■ **Selected excerpt**

◇ ◇ ◇ ◇ ◇ ◇ ◇

Norm placement

Where LayerNorm sits in a transformer block - pre, post, or sandwiched - and why it decides whether a deep model trains at all.

Norm placement is the question of where you put the normalization step inside a transformer block, and it sounds like a plumbing detail until you realize it’s the difference between a model that trains and one that quietly falls apart. Normalization (usually LayerNorm) is the leveling stage that re-centers and re-scales the numbers flowing through the network so they don’t blow up to infinity or shrink to nothing as they pass through layer after layer. Every block has two moving parts wrapped in residual connections : the attention sublayer and the feed-forward sublayer, and norm placement is just: do you level the signal before each part, after it, or both?

◇ ◇ ◇ ◇ ◇ ◇ ◇

■ **Recorded data**
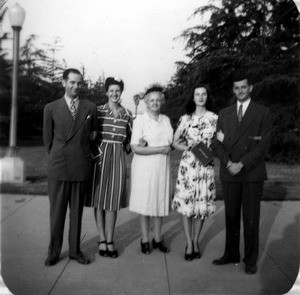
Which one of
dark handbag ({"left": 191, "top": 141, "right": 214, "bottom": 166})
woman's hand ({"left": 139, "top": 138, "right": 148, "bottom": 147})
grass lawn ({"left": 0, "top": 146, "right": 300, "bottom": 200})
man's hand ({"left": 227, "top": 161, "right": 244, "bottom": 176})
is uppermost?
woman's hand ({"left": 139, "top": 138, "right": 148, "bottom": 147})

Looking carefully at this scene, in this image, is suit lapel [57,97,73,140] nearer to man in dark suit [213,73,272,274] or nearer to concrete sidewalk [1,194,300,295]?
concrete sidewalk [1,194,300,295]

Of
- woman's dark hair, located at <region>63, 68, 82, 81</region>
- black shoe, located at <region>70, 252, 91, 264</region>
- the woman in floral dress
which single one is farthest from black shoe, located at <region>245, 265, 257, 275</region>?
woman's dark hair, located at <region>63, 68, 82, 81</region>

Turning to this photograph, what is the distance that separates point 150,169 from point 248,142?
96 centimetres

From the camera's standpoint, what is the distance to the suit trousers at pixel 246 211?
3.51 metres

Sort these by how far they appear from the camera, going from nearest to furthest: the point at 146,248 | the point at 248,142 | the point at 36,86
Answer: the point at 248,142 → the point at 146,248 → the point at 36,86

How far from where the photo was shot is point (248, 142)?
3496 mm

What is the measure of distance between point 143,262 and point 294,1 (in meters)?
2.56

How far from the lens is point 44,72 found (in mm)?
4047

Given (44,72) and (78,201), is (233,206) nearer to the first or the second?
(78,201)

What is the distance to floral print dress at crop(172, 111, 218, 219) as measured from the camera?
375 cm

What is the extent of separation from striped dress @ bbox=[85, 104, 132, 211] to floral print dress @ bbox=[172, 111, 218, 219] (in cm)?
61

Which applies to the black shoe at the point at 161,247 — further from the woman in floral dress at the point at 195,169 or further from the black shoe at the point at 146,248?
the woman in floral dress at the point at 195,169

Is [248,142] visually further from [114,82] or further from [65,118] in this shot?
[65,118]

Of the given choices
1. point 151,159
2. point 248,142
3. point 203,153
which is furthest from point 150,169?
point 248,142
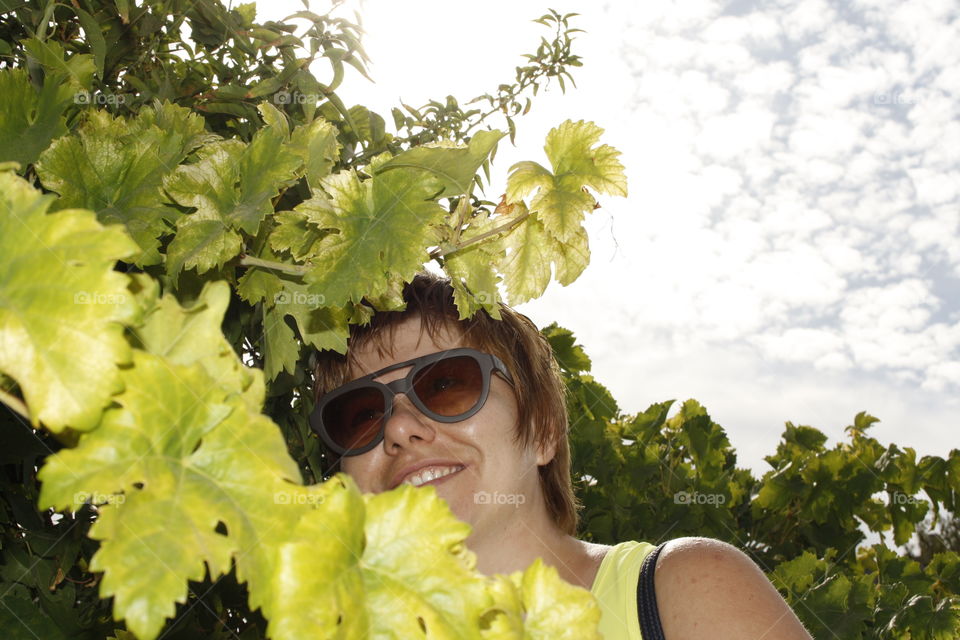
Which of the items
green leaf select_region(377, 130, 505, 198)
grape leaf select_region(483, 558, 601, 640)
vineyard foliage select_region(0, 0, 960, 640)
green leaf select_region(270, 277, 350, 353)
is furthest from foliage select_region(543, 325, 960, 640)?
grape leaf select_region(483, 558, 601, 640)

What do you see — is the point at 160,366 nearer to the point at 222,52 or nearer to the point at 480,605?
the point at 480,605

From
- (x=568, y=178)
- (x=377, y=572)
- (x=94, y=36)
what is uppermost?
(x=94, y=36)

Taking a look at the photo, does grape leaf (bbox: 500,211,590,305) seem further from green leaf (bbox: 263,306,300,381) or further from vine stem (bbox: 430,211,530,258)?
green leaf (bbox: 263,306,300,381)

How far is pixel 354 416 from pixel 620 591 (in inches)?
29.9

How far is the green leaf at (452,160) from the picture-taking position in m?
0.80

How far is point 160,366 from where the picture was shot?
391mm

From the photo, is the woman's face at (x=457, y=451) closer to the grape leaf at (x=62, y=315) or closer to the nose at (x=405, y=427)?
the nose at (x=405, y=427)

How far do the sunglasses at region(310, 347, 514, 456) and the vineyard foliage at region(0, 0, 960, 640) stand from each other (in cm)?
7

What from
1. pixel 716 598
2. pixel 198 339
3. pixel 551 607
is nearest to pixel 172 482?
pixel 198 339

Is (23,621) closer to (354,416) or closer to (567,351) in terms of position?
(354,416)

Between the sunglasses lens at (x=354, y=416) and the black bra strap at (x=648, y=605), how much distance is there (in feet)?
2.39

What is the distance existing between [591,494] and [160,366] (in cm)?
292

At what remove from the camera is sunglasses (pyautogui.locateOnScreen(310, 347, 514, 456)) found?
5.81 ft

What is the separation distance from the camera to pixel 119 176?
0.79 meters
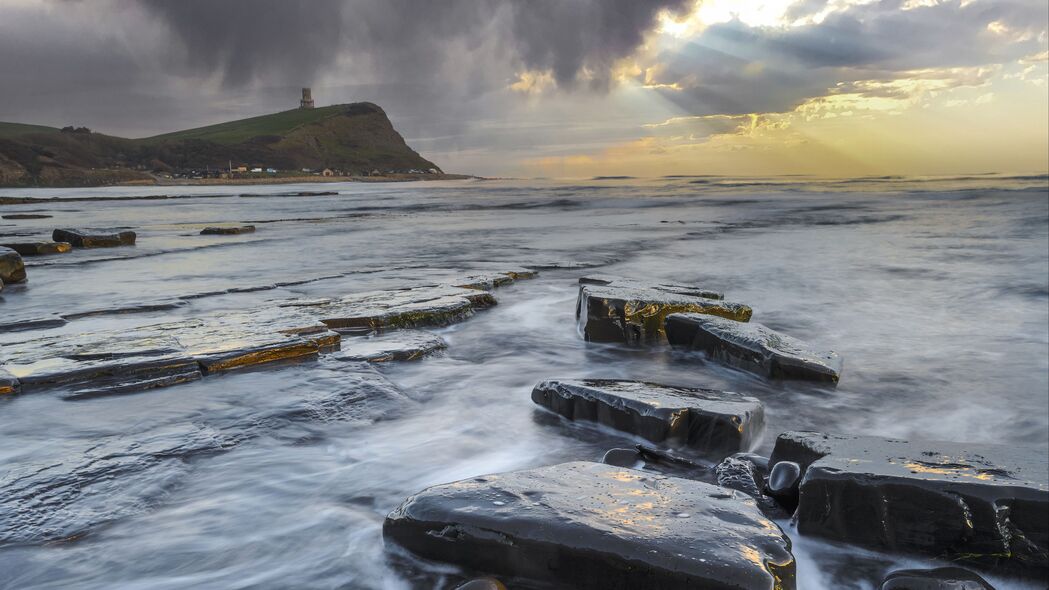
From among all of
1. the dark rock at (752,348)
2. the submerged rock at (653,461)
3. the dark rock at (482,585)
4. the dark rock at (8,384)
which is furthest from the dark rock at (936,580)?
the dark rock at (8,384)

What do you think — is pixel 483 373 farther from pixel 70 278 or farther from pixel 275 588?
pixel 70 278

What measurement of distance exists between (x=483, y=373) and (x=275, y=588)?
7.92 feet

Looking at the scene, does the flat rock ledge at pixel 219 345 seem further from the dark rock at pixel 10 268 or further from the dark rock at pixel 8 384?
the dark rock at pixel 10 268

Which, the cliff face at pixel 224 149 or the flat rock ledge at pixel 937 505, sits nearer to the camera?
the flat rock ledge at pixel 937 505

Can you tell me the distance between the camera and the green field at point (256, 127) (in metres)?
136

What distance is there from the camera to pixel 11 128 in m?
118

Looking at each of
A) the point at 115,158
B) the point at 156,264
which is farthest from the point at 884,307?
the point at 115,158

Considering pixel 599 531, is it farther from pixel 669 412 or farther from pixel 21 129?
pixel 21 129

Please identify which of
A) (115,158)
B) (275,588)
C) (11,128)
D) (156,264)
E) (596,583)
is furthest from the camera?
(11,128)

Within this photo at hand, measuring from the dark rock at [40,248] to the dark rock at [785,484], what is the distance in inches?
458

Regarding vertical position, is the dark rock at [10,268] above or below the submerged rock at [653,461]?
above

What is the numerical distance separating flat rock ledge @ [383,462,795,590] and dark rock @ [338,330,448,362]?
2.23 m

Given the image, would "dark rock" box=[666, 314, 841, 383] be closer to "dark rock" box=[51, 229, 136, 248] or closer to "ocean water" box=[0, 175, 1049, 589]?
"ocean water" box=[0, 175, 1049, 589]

◇ ◇ ◇ ◇ ◇ ◇ ◇

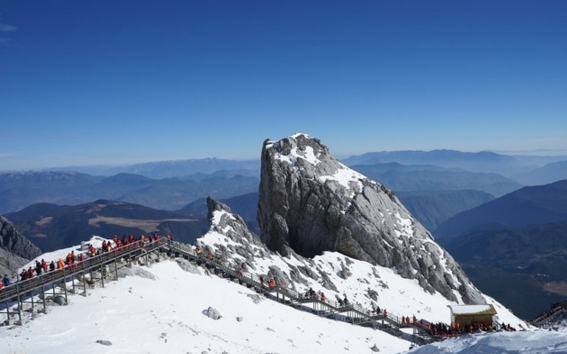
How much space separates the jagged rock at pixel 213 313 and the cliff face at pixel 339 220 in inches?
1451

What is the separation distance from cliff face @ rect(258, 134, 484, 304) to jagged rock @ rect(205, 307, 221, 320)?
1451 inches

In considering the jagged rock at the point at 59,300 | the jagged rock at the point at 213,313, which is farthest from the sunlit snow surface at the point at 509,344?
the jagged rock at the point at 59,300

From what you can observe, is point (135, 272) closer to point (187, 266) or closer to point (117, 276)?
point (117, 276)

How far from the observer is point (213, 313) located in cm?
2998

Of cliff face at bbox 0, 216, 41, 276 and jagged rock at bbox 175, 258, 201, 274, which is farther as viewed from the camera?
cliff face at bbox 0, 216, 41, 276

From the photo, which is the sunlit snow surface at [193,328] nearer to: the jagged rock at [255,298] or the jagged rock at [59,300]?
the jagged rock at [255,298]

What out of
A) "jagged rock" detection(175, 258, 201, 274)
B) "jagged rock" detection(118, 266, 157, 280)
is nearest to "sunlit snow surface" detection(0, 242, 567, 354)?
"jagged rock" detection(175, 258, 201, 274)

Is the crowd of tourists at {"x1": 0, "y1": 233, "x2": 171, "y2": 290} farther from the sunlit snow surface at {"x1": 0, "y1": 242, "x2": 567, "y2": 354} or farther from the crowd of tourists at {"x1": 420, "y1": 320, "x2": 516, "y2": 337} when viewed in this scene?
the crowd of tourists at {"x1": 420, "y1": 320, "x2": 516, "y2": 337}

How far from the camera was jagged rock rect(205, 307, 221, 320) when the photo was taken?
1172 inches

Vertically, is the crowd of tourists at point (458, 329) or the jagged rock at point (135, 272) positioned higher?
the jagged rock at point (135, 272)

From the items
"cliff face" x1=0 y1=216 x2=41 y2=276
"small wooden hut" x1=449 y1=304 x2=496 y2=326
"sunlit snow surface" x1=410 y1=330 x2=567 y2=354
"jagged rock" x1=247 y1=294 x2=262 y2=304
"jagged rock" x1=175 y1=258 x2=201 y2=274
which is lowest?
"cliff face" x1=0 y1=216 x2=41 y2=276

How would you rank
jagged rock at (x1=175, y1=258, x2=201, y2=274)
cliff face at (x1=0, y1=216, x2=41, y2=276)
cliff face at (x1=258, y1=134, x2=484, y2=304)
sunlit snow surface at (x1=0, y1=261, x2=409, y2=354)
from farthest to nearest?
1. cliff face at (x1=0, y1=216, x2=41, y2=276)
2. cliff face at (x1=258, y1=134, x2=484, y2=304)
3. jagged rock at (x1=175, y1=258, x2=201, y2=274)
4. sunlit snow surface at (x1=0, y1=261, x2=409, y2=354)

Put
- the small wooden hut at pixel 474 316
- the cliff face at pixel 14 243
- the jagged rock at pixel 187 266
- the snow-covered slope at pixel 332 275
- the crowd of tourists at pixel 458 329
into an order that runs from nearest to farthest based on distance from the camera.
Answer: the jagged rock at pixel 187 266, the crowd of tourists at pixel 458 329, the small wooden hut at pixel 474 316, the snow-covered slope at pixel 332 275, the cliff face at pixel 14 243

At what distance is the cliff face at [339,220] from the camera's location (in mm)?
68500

◇ ◇ ◇ ◇ ◇ ◇ ◇

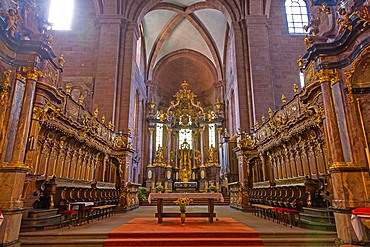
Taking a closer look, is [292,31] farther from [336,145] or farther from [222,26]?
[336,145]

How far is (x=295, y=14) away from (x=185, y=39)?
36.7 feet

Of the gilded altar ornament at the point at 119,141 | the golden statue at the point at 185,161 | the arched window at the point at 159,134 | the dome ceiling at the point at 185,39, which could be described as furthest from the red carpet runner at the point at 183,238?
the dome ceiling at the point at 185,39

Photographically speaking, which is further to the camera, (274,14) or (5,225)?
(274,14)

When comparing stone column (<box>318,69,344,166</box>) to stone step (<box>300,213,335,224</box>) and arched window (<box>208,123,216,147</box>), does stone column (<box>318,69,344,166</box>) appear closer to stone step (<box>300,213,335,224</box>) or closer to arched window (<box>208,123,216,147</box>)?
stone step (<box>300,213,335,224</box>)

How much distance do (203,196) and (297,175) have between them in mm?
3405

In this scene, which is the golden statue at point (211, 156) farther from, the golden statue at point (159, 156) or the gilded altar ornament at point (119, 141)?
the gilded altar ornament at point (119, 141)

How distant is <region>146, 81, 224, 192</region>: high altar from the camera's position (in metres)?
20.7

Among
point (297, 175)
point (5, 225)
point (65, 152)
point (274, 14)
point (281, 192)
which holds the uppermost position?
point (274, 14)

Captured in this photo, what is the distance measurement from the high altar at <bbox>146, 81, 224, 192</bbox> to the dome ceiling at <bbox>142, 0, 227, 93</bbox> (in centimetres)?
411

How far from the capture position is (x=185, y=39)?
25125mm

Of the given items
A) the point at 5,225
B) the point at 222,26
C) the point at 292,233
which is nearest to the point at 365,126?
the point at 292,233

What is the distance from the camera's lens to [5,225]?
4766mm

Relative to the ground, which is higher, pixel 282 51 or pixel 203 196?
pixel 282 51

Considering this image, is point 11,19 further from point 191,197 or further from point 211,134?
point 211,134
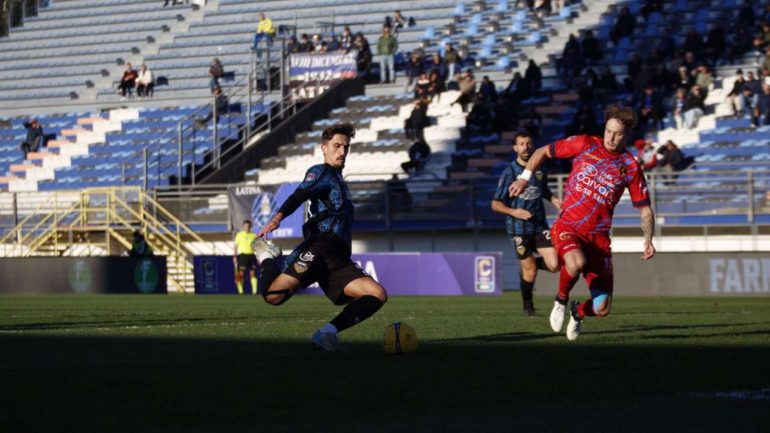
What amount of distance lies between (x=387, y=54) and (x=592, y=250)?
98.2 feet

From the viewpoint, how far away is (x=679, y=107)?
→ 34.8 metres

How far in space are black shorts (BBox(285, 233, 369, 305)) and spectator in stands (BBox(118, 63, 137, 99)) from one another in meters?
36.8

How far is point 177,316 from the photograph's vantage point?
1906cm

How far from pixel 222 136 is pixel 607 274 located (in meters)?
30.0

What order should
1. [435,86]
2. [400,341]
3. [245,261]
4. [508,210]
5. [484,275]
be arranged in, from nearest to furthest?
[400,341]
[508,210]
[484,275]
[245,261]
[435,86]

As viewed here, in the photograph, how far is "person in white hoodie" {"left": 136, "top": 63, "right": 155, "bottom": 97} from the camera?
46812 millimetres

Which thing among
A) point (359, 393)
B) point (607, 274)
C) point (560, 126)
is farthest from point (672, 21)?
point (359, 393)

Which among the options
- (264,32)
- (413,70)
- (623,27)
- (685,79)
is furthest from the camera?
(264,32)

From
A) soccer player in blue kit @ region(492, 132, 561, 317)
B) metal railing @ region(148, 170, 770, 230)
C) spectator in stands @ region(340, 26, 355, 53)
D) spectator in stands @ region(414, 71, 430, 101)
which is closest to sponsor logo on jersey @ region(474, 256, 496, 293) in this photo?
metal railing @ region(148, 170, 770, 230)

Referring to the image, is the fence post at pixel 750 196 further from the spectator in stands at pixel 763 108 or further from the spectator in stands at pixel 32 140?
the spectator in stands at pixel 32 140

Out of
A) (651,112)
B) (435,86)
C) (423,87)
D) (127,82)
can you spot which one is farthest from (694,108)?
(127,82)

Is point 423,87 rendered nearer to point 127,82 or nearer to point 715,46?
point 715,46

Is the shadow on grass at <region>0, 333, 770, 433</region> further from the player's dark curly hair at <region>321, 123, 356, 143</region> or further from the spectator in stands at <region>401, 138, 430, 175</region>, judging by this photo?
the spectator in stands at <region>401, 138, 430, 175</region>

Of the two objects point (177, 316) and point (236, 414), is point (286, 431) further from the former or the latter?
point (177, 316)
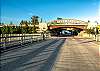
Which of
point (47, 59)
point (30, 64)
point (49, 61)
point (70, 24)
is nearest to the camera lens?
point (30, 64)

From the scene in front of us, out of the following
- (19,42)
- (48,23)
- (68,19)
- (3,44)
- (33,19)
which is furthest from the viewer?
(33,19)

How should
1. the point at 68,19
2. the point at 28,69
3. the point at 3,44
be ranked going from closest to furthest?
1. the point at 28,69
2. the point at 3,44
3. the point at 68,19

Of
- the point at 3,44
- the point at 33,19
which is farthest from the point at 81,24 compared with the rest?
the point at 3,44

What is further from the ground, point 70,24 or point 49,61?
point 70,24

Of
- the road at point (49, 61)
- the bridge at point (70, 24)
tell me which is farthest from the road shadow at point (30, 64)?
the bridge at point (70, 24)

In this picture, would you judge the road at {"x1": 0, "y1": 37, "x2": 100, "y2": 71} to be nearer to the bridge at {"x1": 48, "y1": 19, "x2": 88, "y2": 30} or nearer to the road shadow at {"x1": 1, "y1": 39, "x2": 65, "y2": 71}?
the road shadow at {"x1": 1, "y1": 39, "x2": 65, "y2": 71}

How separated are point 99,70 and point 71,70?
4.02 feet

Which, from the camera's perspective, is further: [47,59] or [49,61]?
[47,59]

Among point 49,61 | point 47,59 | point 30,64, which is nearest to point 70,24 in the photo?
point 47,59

◇ ◇ ◇ ◇ ◇ ◇ ◇

In the text on norm placement, translate this sentence into Spanish: "Normalization (usually LayerNorm) is the leveling stage that re-centers and re-scales the numbers flowing through the network so they don’t blow up to infinity or shrink to nothing as they pass through layer after layer."

La normalización (normalmente LayerNorm) es la etapa de nivelación que vuelve a centrar y a escalar los números que fluyen por la red para que no se disparen hasta el infinito ni se reduzcan a nada a medida que pasan capa tras capa.